# shark bait



## kahala boy (Oct 1, 2007)

Has anyone used blue runners for bait? I'm talking the big ones 14-18 inch ones


----------



## User6882 (Feb 4, 2009)

yes they r GREAT bait


----------



## King Mike (Apr 15, 2008)

they work great for me. i use them every chance i get.


----------



## Turbow (Mar 7, 2008)

I will take them over just about anything.


----------



## Herculined (Apr 27, 2008)

I have never used those. hard tails work pretty good, but recently I started going to the seafood market and they will sometimes have bonita for $5. The bonita has made a huge difference in the amount of hits I have gotten.


----------



## Chris V (Oct 18, 2007)

Herculined, a hardtail and a blue runner are the same thing.

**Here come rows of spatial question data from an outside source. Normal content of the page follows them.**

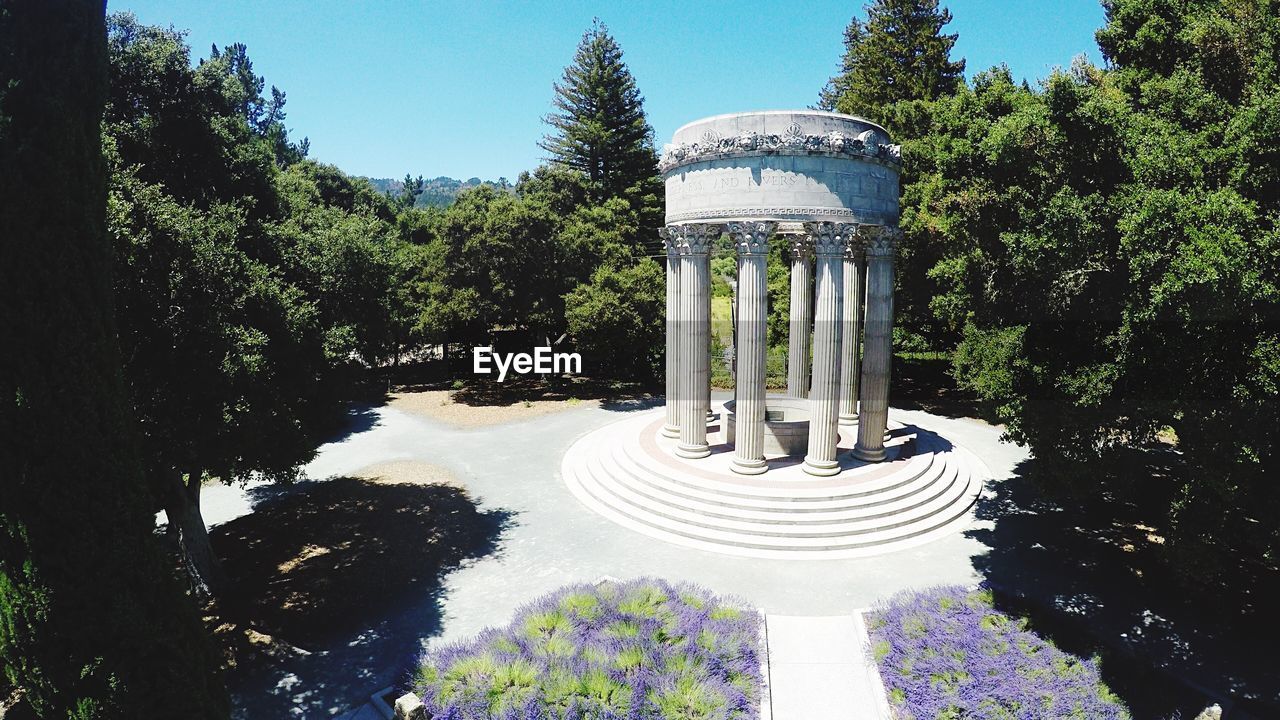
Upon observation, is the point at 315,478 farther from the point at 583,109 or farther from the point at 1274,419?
the point at 583,109

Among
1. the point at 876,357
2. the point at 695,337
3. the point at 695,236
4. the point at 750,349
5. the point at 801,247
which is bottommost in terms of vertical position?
the point at 876,357

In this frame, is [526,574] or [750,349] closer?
[526,574]

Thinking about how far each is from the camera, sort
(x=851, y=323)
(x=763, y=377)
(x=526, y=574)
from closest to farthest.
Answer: (x=526, y=574) → (x=763, y=377) → (x=851, y=323)

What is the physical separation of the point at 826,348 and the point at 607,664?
12.7 m

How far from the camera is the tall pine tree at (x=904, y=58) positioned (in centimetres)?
4238

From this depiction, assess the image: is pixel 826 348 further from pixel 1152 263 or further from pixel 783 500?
pixel 1152 263

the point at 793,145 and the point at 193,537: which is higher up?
the point at 793,145

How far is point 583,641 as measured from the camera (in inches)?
484

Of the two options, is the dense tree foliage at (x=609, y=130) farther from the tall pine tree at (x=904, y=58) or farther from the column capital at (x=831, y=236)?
the column capital at (x=831, y=236)

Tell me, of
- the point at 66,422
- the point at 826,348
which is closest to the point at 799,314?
the point at 826,348

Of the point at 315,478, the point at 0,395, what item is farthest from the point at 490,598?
the point at 315,478

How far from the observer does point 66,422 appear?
860cm

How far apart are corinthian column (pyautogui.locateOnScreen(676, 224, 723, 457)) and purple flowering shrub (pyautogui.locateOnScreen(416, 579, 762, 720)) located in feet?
28.9

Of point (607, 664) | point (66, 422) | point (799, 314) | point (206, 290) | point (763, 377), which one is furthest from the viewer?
point (799, 314)
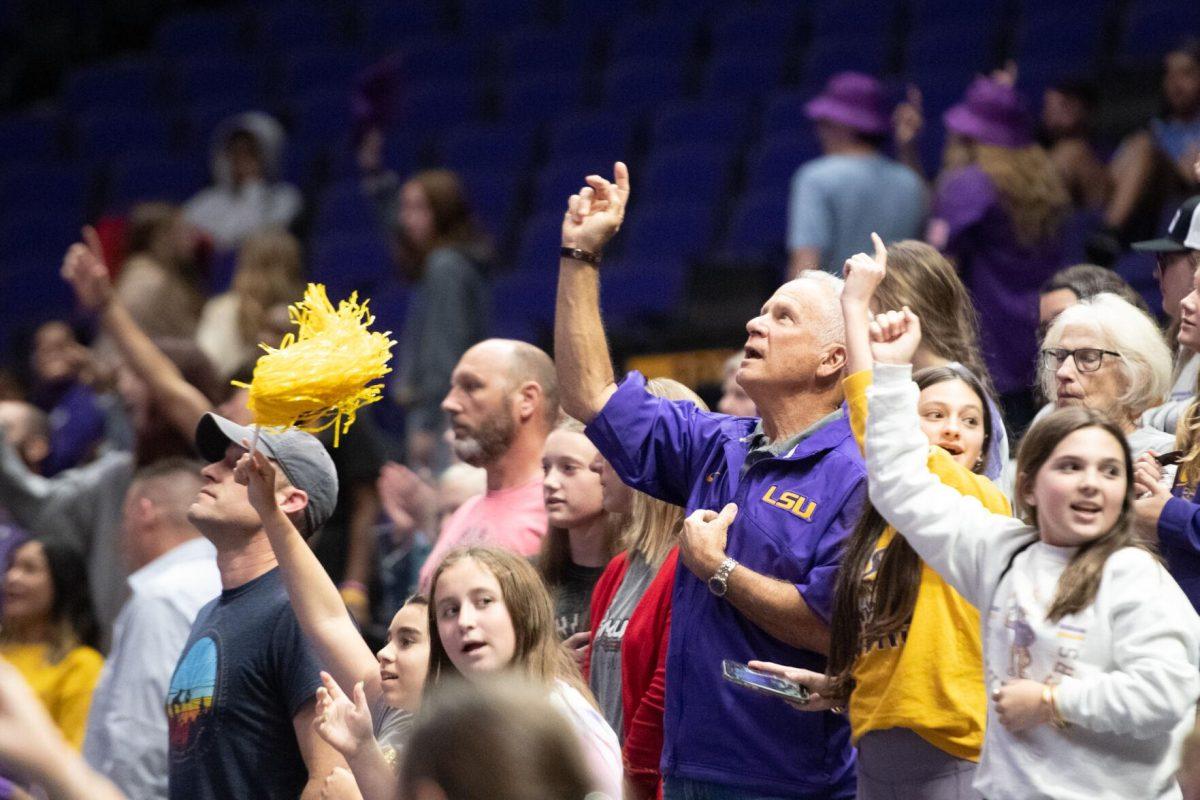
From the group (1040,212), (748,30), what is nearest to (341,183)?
(748,30)

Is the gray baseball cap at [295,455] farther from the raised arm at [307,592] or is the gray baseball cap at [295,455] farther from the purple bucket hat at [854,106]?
the purple bucket hat at [854,106]

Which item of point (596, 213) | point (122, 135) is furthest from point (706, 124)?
point (596, 213)

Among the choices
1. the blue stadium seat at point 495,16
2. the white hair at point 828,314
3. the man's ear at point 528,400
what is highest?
the blue stadium seat at point 495,16

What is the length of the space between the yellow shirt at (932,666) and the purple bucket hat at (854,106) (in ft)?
10.9

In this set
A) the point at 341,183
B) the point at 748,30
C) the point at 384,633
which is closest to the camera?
the point at 384,633

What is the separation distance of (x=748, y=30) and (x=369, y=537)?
4.27 metres

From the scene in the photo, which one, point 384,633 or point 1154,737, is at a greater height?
point 1154,737

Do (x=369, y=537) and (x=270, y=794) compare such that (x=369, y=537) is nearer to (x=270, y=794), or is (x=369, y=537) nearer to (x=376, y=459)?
(x=376, y=459)

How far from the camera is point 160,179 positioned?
34.0 ft

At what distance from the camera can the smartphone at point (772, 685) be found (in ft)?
11.1

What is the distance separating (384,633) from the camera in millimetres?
5723

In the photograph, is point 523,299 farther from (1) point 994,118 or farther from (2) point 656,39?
(1) point 994,118

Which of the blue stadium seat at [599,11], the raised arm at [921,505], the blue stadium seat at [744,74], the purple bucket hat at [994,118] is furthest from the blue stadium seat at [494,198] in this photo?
the raised arm at [921,505]

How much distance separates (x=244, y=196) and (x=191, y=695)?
5879mm
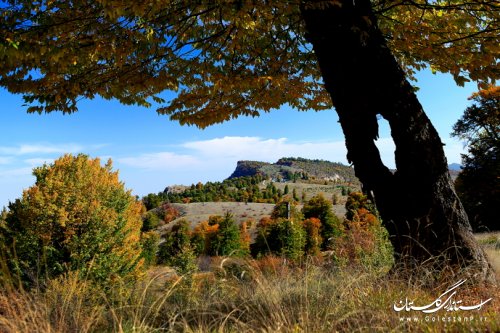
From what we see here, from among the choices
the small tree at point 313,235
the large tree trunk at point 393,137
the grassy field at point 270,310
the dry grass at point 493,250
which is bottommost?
the small tree at point 313,235

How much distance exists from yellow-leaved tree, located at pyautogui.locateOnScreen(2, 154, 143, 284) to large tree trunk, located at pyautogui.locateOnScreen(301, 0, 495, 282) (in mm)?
15300

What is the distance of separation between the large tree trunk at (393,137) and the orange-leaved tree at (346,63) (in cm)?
1

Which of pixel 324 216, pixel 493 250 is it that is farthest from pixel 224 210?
pixel 493 250

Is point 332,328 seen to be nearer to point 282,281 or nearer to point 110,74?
point 282,281

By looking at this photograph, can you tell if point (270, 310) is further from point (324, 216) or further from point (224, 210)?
point (224, 210)

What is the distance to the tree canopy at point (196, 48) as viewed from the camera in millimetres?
4777

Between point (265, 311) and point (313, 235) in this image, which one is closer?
point (265, 311)

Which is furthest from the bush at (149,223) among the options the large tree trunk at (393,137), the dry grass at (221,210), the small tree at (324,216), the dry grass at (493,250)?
the large tree trunk at (393,137)

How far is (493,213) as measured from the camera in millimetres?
27016

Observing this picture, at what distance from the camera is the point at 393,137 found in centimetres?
483

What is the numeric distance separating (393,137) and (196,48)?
12.5ft

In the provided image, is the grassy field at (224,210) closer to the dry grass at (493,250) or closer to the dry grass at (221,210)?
the dry grass at (221,210)

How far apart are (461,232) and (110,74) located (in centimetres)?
562

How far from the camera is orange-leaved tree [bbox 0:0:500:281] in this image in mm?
4512
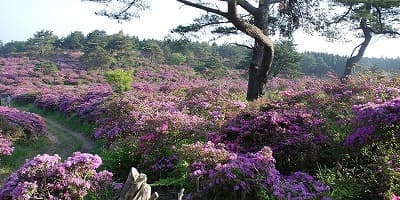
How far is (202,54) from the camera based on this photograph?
6900 centimetres

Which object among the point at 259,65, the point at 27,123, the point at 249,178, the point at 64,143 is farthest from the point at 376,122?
the point at 27,123

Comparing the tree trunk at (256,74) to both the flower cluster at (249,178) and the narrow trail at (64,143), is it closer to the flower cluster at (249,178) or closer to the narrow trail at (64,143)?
the narrow trail at (64,143)

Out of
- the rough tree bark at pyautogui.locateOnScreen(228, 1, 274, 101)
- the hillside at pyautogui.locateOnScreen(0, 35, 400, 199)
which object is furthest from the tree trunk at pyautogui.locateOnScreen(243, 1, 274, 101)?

I caught my biggest blacktip on a butterflied blue runner/hardtail.


----------



## Herculined (Apr 27, 2008)

Well, they work pretty good. I've have never heard them called blue runners.


----------



## Chris V (Oct 18, 2007)

Blue runner is their actual common name. Hardtail is just a nickname.


----------



## Herculined (Apr 27, 2008)

Now I know, and knowing is half the battle.


----------



## IanR (Jun 10, 2008)

live hardtails have worked ok for me. i prefer live over dead anyday tho. I did have a huge spinner, 7' easy, hit a hardtail as soon as i got back to the beach. set the hook, skyed, then landed on the line :reallycrying


----------